To specify a subset \(S\) of \(\{1, 2, \dots, n\}\), we must say if \(1 \in S\) or \(1 \notin S\), then if \(2 \in S\) or \(2 \notin S\), and so on.
Hence the number of choices for \(S\) is \[\begin{align*} \underbrace{2}_{1 \in S?} \cdot \underbrace{2}_{2 \in S?} \dots \cdot \underbrace{2}_{n \in S?}= 2^n \end{align*}\]

Proof (2). By induction on \(n\). Clearly true for \(n = 0\). Given \(n > 0\), and \(T \subseteq \{1, 2, \dots, n - 1\}\), how many sets \(S \subseteq \{1, 2, \dots, n\}\) are there s.t. \(S \cap \{1, \dots, n - 1\} = T?\).

There are exactly \(2\), namely \(T\) and \(T \cup \{n\}\).
Hence \[\begin{align*} \text{no. of subsets of } \{1, 2, \dots, n\} &= 2 \times \text{ no. of subsets of } \{1, 2, \dots, n - 1\} \\ &= 2 \cdot 2^{n - 1} \\ &= 2^n. \end{align*}\]

If \(A\) has size \(n\), we write “\(|A| = n\)” or “\(\# A = n\)”.

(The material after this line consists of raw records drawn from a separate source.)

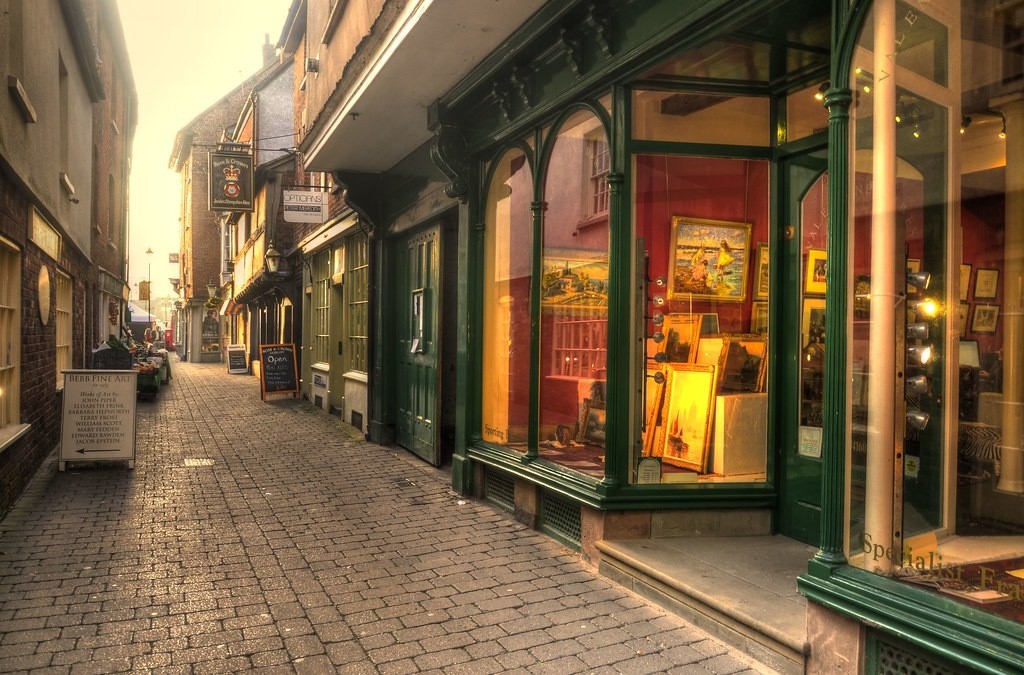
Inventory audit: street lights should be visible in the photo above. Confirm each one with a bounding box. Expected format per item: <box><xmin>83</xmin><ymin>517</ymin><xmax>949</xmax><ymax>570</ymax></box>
<box><xmin>146</xmin><ymin>248</ymin><xmax>155</xmax><ymax>328</ymax></box>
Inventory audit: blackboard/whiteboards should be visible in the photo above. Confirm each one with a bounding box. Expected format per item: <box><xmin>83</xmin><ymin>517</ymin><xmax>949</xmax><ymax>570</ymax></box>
<box><xmin>228</xmin><ymin>350</ymin><xmax>248</xmax><ymax>373</ymax></box>
<box><xmin>259</xmin><ymin>344</ymin><xmax>299</xmax><ymax>395</ymax></box>
<box><xmin>59</xmin><ymin>369</ymin><xmax>141</xmax><ymax>459</ymax></box>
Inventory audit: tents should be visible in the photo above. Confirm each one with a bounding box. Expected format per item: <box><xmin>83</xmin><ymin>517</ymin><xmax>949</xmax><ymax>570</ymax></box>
<box><xmin>129</xmin><ymin>302</ymin><xmax>156</xmax><ymax>329</ymax></box>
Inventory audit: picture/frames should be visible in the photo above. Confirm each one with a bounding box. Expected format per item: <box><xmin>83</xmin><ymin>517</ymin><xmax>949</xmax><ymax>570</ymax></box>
<box><xmin>960</xmin><ymin>263</ymin><xmax>972</xmax><ymax>301</ymax></box>
<box><xmin>960</xmin><ymin>302</ymin><xmax>970</xmax><ymax>338</ymax></box>
<box><xmin>526</xmin><ymin>245</ymin><xmax>609</xmax><ymax>317</ymax></box>
<box><xmin>642</xmin><ymin>362</ymin><xmax>666</xmax><ymax>459</ymax></box>
<box><xmin>657</xmin><ymin>313</ymin><xmax>703</xmax><ymax>363</ymax></box>
<box><xmin>973</xmin><ymin>304</ymin><xmax>999</xmax><ymax>334</ymax></box>
<box><xmin>804</xmin><ymin>247</ymin><xmax>828</xmax><ymax>295</ymax></box>
<box><xmin>973</xmin><ymin>269</ymin><xmax>999</xmax><ymax>299</ymax></box>
<box><xmin>749</xmin><ymin>302</ymin><xmax>768</xmax><ymax>334</ymax></box>
<box><xmin>724</xmin><ymin>332</ymin><xmax>768</xmax><ymax>393</ymax></box>
<box><xmin>701</xmin><ymin>313</ymin><xmax>720</xmax><ymax>336</ymax></box>
<box><xmin>575</xmin><ymin>398</ymin><xmax>606</xmax><ymax>448</ymax></box>
<box><xmin>659</xmin><ymin>363</ymin><xmax>720</xmax><ymax>473</ymax></box>
<box><xmin>906</xmin><ymin>259</ymin><xmax>920</xmax><ymax>294</ymax></box>
<box><xmin>801</xmin><ymin>298</ymin><xmax>826</xmax><ymax>350</ymax></box>
<box><xmin>754</xmin><ymin>242</ymin><xmax>768</xmax><ymax>301</ymax></box>
<box><xmin>666</xmin><ymin>217</ymin><xmax>751</xmax><ymax>302</ymax></box>
<box><xmin>696</xmin><ymin>332</ymin><xmax>731</xmax><ymax>395</ymax></box>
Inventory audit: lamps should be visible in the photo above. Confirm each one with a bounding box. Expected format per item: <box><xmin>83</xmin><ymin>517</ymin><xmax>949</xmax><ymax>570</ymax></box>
<box><xmin>907</xmin><ymin>375</ymin><xmax>927</xmax><ymax>392</ymax></box>
<box><xmin>908</xmin><ymin>346</ymin><xmax>930</xmax><ymax>364</ymax></box>
<box><xmin>896</xmin><ymin>105</ymin><xmax>914</xmax><ymax>123</ymax></box>
<box><xmin>908</xmin><ymin>323</ymin><xmax>929</xmax><ymax>339</ymax></box>
<box><xmin>815</xmin><ymin>82</ymin><xmax>831</xmax><ymax>101</ymax></box>
<box><xmin>913</xmin><ymin>121</ymin><xmax>930</xmax><ymax>138</ymax></box>
<box><xmin>960</xmin><ymin>115</ymin><xmax>971</xmax><ymax>134</ymax></box>
<box><xmin>991</xmin><ymin>110</ymin><xmax>1006</xmax><ymax>138</ymax></box>
<box><xmin>908</xmin><ymin>411</ymin><xmax>929</xmax><ymax>430</ymax></box>
<box><xmin>908</xmin><ymin>272</ymin><xmax>930</xmax><ymax>290</ymax></box>
<box><xmin>265</xmin><ymin>240</ymin><xmax>301</xmax><ymax>273</ymax></box>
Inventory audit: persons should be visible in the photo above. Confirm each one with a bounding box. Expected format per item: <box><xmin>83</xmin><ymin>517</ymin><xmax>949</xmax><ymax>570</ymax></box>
<box><xmin>152</xmin><ymin>326</ymin><xmax>160</xmax><ymax>341</ymax></box>
<box><xmin>203</xmin><ymin>311</ymin><xmax>219</xmax><ymax>333</ymax></box>
<box><xmin>144</xmin><ymin>328</ymin><xmax>153</xmax><ymax>344</ymax></box>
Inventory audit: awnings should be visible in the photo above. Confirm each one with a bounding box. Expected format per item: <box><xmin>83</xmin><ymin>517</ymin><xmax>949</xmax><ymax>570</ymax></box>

So Proposition 4.1 says that \(|A| = n \implies |\mathcal{P}(A)| = 2^n\).

Given \(n \in \mathbb{N}_0\) and \(0 \leq k \leq n\), we write \(\binom{n}{k}\) for the number of subsets of an \(n\)-element set that are of size \(k\). In other words \[\begin{align*} \binom{n}{k} = \left| \{ S \subseteq \{1, 2, \dots, n\} : |S| = k \} \right|. \end{align*}\] \(\binom{n}{k}\) is called a binomial coefficient.

E.g. the subsets of size \(2\) of \(\{1, 2, 3, 4\}\) are precisely \(\{1, 2\}, \{1, 3\}, \{1, 4\}, \{2, 3\}, \{2, 4\}, \{3, 4\}\) so \(\binom{4}{2} = 6\).

Note that by definition \(\binom{n}{0} = 1, \binom{n}{n} = 1, \binom{n}{1} = n\) (\(n > 0\)) and \(\binom{n}{0} + \binom{n}{1} + \binom{n}{2} + \dots + \binom{n}{n-1} + \binom{n}{n} = 2^n\) (the sum of the number of subsets for each size possible). Also, we have \(\binom{n}{k} = \binom{n}{n - k} \ \forall \; n \in \mathbb{N}_0, 0 \leq k \leq n\). E.g. \(\binom{8}{3} = \binom{8}{5}\) Indeed, specifying which \(k\) elements to pick is the same as specifying which \(n - k\) elements not to pick.

Moreover, \(\binom{n}{k} = \binom{n - 1}{k - 1} + \binom{n - 1}{k} \ \forall \; n \in \mathbb{N}, 1 \leq k \leq n - 1\). E.g. \(\binom{8}{3} = \binom{7}{2} + \binom{7}{3}\). Indeed, the number of subsets of \(\{1, 2, \dots, n\}\) of size \(k\) that do not include \(n\) is \(\binom{n - 1}{k}\), while the number of subsets that do include \(n\) is \(\binom{n - 1}{k - 1}\). We obtain Pascal’s triangle. Each row starts and ends with a \(1\), and the remaining entities are the sum of the two terms immediately above.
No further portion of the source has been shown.